Yoga for the Sangha is every Tuesday from 6 pm to 7 pm at:
The Quaker Meeting House,
50 Railway Street,
All levels are welcome
£5 per session
Contact Amber 0794 261 2117 for more information
You will need to bring your own yoga mat.
The timing of this course is designed so that you have time to walk up to the Millbridge rooms to come to our Tuesday Sangha night class afterwards if you would like to do both!
p.p.s. Here is an excerpt from Vajragupta’s book “Buddhism: Tools for living your life”, which we recommend to people new to Buddhism (as well as more experienced people)
But cultivating mindfulness also takes time. Sometimes, when teaching meditation, I’ve asked people why they want to learn. A common reply is, ‘I just want to be able to switch off.’ I have to disappoint them. Our minds are not computers. We cannot just click on an icon, or flick a switch, to quell the activity of the mind. In the previous chapter we saw how what we are is the product of all our previous thoughts, words, and acts. This is true on many levels: on the macro-level, when we look back at our whole life and see the kind of person we have become, but also on a micro-, or day-to-day, level.

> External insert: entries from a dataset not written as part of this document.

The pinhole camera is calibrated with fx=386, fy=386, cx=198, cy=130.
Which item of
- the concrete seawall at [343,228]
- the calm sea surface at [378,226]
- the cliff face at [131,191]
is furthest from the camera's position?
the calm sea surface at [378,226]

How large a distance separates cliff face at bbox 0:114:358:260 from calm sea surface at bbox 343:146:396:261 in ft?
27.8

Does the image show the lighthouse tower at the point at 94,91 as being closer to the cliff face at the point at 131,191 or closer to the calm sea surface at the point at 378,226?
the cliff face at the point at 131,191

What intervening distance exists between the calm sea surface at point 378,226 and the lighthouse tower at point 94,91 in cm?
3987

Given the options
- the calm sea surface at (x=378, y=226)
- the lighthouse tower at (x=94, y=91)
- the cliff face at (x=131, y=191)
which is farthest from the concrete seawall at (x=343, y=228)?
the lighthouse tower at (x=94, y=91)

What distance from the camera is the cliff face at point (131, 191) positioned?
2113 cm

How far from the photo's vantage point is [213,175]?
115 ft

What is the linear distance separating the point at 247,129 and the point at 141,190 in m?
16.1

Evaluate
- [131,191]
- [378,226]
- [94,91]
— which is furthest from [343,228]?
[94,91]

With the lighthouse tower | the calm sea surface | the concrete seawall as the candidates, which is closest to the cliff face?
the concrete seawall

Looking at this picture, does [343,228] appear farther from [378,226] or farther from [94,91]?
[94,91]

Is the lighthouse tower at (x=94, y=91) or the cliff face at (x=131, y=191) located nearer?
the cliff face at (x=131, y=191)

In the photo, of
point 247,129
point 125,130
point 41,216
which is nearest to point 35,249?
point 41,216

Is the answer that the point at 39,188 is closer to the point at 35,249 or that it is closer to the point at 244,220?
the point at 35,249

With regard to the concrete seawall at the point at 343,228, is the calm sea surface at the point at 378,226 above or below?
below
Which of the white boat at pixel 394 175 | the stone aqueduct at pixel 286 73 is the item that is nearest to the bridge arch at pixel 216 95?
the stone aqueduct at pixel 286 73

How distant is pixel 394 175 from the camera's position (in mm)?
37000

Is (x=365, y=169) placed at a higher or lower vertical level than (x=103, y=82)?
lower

The thoughts and images that may be swirling round our heads right now are the product of what we’ve been thinking, saying, and doing this very day. There is no magical technique to just stop all this; we have to sit with the mind, letting that karma-vipaka (see p.14) gradually play itself out.
There is a lovely traditional image for this. Imagine your mind is like a glass vessel of water. Perhaps the water is muddy and unclear, with various bits and pieces swimming about in it. Meditation is sitting quietly and still so that the sediment gradually starts to settle. It takes time, but after a while the water becomes crystal clear and still. This process cannot be hurried. Anything you do to the water to try to make it clear will actually stir it up again.

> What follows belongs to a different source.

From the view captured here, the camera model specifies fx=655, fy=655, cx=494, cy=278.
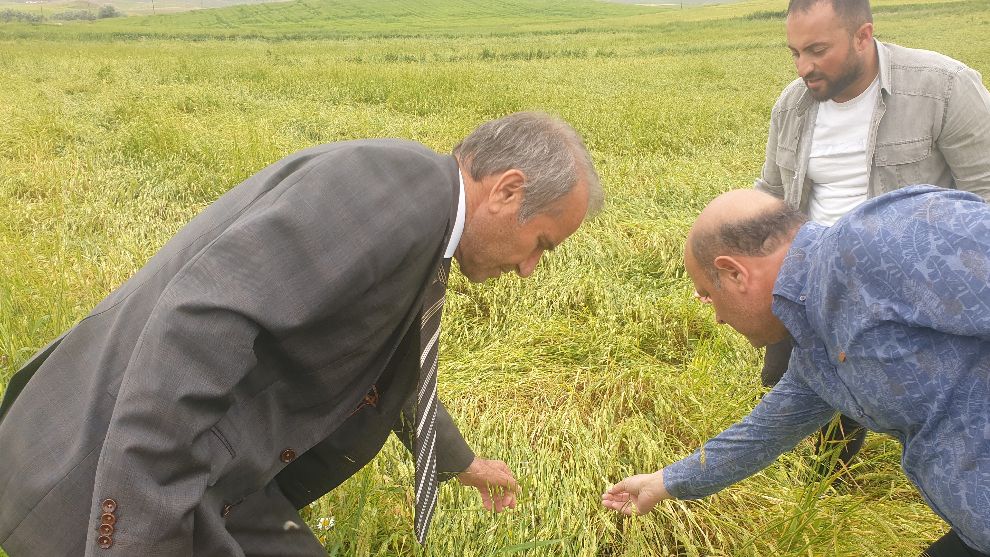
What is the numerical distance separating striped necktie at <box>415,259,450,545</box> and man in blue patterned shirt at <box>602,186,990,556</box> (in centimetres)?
56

Since meditation works gradually, consistency of practice over time is also very important. Meditating every day for a short period, or at least most days in a week, is much better that a long meditation only once or twice a week. You can also experiment to see what works best for you: meditating first thing in the day, or at another time? Is meditating for about twenty minutes right for you, or could you usefully go a bit longer?
exercise – daily meditation practice
You might find the following helpful in encouraging you to establish a daily meditation. Try to meditate once a day, or as many days as you can manage, for the next two weeks. It doesn’t have to be a long meditation. If you miss a day, don’t give up, but get back to it as soon as you can. It is often recommended that we alternate the mindfulness of breathing that we explored above with the loving-kindness meditation described in the next chapter. But for now, if you’ve only learned one meditation, just do that one every day.
Perhaps you could even keep a meditation journal for these two weeks, briefly recording at the end of each session what happened, and anything you learned or noticed that you want to remember and take forward to the next meditation.
After two weeks, ask whether you notice any difference in yourself. You might be surprised at what you find. You could even ask your friends if they notice any difference. Other people sometimes notice more quickly than we do!
Daily practice allows the meditation to have a cumulative effect. Establishing a daily practice is a significant stage in making meditation a central part of our lives. We try to develop a positive habit in which we meditate every day when our practice is going well, but also keeping going when it seems harder.